_Excerpt_
● ● ●

Struggles and Trials
We are 11 days into life with our new family. Three is definitely the most challenging so far. The transition has been far more difficult than I imagined. Those blissful thoughts of relaxation and enjoyment while spending time together with our new family unit has quickly been transformed into shall we say…character building experiences.
Sawyer and Jubilee are having a very hard time transitioning. They both are struggling with whining (almost exclusively) instead of talking and crying and/or temper meltdowns every time something doesn’t go their way. I have never had them both at this extreme before and for this length of time. I am really struggling with patience as it seems my entire interaction with them is one of constant training and disciplining. I feel really bad because I look forward to them going to bed because it is so much more peaceful. Tonight, I just had them snuggle next to me and held them tight during story time. It was so nice to have that reminder of how precious they are and how much I love them. In the midst of these difficulties coupled with my own sheer exhaustion, it is easy to lose track of the fact that they are our blessings from the Lord.
I will say that the past week and a half has left me quite shaken with the thought of Phil going back to work. I rely on him so much. He is a constant support and has undertaken so much in the training of our older two and the care of our newborn not to mention help with housework and getting meals on the table. He pulls long hours and late nights to allow me rest. I just don’t know how I will get along with out him. I can’t imagine taking on all these tasks alone.
The nursing update…this is still a huge struggle. There is a big part of me that just wants to give up and bottle feed Evie. It would make life so much easier and free me from the couch confinement for hours upon hours of the day nursing, supplementing, and pumping. We spent money on a new supplemental system (this allows you to supplement while you nurse) which has not really worked out. Tomorrow we plan to rent the expensive hospital grade pump which will hopefully help build my milk supply better than the middle of the road pump I am using now. I have upped my herbal supplements and am trying to keep Evie nursing as frequently as I can (she is not always very cooperative). This is the plan for the next couple weeks and when Phil goes back to work, we will reevaluate based on results and what is realistic for our family.
These have been our struggles and trials this first week and a half. Of course, absolutely, it is worth it to have the gift of another child in our lives. I am taking it one day at a time and trying hard to remember to enjoy the blessings bestowed upon us.

● ● ●

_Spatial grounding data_

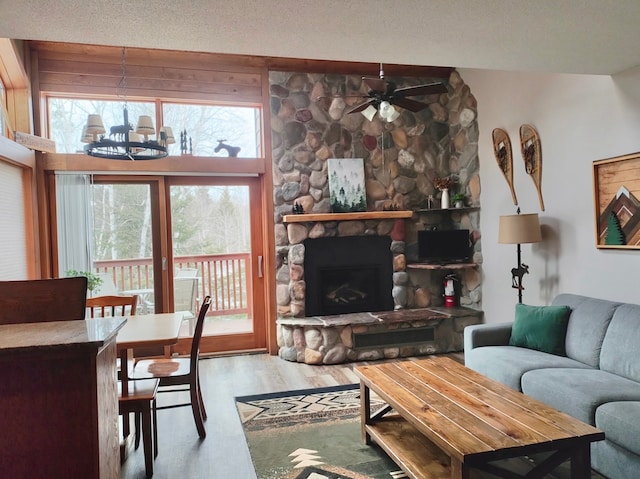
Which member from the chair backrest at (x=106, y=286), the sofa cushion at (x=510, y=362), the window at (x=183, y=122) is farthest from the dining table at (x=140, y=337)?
the window at (x=183, y=122)

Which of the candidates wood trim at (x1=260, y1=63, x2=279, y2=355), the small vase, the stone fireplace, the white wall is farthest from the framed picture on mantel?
the white wall

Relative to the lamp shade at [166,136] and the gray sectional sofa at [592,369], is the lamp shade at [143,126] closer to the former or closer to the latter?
the lamp shade at [166,136]

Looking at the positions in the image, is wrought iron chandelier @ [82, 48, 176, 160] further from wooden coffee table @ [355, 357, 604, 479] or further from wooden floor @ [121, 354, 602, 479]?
wooden coffee table @ [355, 357, 604, 479]

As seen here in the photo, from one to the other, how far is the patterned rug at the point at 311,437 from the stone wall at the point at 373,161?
57.6 inches

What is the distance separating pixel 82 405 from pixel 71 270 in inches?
153

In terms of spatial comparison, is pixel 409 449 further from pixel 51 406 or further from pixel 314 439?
pixel 51 406

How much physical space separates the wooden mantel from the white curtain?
2095 millimetres

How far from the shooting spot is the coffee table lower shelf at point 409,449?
225 centimetres

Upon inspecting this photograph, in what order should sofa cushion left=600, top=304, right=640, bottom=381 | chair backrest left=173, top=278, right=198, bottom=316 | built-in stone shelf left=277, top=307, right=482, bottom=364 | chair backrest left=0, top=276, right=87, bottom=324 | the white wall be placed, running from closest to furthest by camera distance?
chair backrest left=0, top=276, right=87, bottom=324 < sofa cushion left=600, top=304, right=640, bottom=381 < the white wall < built-in stone shelf left=277, top=307, right=482, bottom=364 < chair backrest left=173, top=278, right=198, bottom=316

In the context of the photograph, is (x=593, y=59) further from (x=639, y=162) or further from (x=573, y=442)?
(x=573, y=442)

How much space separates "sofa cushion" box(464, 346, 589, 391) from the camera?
10.1 ft

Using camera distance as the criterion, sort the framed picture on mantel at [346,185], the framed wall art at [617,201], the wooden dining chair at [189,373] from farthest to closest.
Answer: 1. the framed picture on mantel at [346,185]
2. the framed wall art at [617,201]
3. the wooden dining chair at [189,373]

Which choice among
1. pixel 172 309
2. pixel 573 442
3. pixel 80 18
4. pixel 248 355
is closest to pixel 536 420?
pixel 573 442

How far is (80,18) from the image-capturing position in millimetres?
2176
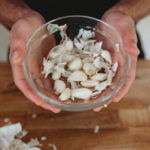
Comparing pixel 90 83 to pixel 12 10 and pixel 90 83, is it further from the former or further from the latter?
pixel 12 10

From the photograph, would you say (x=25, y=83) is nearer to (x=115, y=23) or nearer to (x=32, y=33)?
(x=32, y=33)

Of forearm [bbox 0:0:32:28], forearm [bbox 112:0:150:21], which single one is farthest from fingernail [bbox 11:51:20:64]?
forearm [bbox 112:0:150:21]

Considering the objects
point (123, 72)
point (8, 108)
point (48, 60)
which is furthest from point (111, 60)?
point (8, 108)

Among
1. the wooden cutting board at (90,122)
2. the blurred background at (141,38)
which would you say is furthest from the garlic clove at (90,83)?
the blurred background at (141,38)

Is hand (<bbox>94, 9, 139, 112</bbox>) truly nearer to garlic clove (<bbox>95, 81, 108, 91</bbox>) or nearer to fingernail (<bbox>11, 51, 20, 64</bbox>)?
garlic clove (<bbox>95, 81, 108, 91</bbox>)

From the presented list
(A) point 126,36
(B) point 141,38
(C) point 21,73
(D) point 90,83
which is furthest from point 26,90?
Answer: (B) point 141,38

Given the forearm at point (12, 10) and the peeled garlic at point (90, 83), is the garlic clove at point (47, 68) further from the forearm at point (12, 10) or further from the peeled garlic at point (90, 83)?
the forearm at point (12, 10)
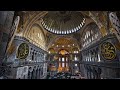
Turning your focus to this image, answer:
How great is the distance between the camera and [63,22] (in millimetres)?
30641

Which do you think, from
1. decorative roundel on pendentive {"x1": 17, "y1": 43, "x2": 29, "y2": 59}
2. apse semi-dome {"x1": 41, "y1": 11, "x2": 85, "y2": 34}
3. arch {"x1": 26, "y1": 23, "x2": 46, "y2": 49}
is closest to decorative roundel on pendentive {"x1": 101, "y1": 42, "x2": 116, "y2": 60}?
decorative roundel on pendentive {"x1": 17, "y1": 43, "x2": 29, "y2": 59}

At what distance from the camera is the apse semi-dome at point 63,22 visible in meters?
26.6

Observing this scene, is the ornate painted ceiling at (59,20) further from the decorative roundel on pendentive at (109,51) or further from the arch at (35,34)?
the decorative roundel on pendentive at (109,51)

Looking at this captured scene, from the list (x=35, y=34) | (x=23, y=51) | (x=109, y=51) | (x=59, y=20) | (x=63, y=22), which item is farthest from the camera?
(x=63, y=22)

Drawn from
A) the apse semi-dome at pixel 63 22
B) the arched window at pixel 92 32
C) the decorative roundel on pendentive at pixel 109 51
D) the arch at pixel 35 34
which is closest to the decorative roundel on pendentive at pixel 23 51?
the arch at pixel 35 34

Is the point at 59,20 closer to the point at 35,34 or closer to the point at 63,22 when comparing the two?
the point at 63,22

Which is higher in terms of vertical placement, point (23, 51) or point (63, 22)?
point (63, 22)

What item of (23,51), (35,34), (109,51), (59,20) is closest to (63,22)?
(59,20)

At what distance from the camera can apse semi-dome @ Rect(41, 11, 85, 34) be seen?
26620 millimetres

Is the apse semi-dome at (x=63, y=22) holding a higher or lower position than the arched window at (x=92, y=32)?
higher

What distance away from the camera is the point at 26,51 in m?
12.0

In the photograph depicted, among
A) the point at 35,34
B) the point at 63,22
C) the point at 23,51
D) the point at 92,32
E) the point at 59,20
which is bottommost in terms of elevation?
the point at 23,51

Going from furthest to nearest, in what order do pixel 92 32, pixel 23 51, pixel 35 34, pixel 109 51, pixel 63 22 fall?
pixel 63 22, pixel 35 34, pixel 92 32, pixel 23 51, pixel 109 51
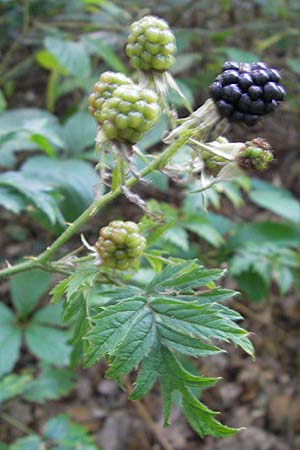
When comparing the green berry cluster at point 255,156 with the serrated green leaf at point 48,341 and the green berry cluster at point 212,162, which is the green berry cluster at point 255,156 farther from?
the serrated green leaf at point 48,341

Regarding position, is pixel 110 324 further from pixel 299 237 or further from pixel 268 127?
pixel 268 127

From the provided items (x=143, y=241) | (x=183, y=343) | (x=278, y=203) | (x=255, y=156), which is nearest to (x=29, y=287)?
(x=278, y=203)

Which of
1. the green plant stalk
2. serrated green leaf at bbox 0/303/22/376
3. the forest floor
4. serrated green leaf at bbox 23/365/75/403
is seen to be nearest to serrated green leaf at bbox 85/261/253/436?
the green plant stalk

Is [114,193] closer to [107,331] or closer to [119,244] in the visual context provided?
[119,244]

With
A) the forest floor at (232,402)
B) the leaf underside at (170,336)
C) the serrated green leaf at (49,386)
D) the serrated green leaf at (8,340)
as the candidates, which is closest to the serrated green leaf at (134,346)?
the leaf underside at (170,336)

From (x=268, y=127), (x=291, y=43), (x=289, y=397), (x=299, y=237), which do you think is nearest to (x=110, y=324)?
(x=299, y=237)

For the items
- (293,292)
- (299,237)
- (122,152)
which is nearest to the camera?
(122,152)

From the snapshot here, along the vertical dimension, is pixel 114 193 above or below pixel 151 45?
below
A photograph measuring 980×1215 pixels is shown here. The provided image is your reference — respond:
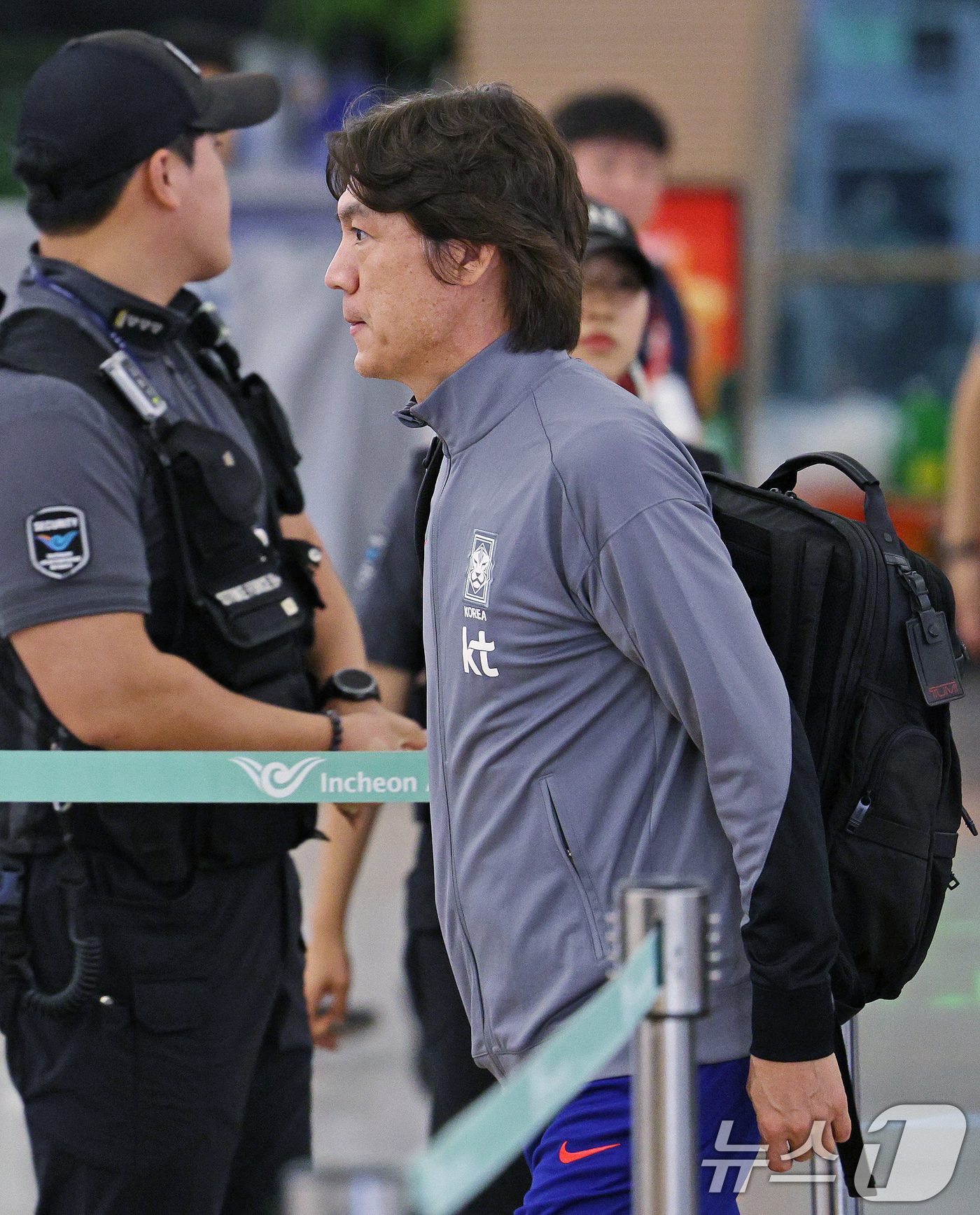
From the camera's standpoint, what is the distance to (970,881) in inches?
189

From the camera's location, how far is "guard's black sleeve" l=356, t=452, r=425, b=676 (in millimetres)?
3076

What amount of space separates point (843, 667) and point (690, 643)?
248 mm

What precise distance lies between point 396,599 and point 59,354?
863 millimetres

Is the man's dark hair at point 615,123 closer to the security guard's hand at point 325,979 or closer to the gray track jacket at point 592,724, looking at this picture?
the security guard's hand at point 325,979

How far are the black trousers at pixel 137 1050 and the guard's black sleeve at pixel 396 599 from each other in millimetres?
679

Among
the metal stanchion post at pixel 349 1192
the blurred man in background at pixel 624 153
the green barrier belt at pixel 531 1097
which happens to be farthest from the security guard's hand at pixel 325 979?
the blurred man in background at pixel 624 153

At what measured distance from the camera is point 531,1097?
4.82 feet

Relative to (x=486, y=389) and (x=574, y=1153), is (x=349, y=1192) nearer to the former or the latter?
(x=574, y=1153)

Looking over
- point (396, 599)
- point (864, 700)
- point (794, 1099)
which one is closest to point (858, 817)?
point (864, 700)

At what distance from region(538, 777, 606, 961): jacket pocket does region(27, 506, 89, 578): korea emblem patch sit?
85 cm

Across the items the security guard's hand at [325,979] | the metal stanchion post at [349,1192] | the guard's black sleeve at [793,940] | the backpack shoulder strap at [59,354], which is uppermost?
the backpack shoulder strap at [59,354]

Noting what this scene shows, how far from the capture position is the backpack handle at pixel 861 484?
2.03 meters

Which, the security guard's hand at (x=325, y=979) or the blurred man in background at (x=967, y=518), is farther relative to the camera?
the blurred man in background at (x=967, y=518)

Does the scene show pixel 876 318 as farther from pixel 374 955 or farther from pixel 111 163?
pixel 111 163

● ● ●

_Activity list_
**1)** List every person named in the post on family struggles.
**2)** Please repeat everything in the post on family struggles from "The nursing update…this" down to "for our family.".
**3)** In the post on family struggles, what does the family plan to rent tomorrow?

_Task-by-task outputs_
**1)** Sawyer, Jubilee, Phil, Evie

**2)**
The nursing update…this is still a huge struggle. There is a big part of me that just wants to give up and bottle feed Evie. It would make life so much easier and free me from the couch confinement for hours upon hours of the day nursing, supplementing, and pumping. We spent money on a new supplemental system (this allows you to supplement while you nurse) which has not really worked out. Tomorrow we plan to rent the expensive hospital grade pump which will hopefully help build my milk supply better than the middle of the road pump I am using now. I have upped my herbal supplements and am trying to keep Evie nursing as frequently as I can (she is not always very cooperative). This is the plan for the next couple weeks and when Phil goes back to work, we will reevaluate based on results and what is realistic for our family.

**3)** An expensive hospital grade pump.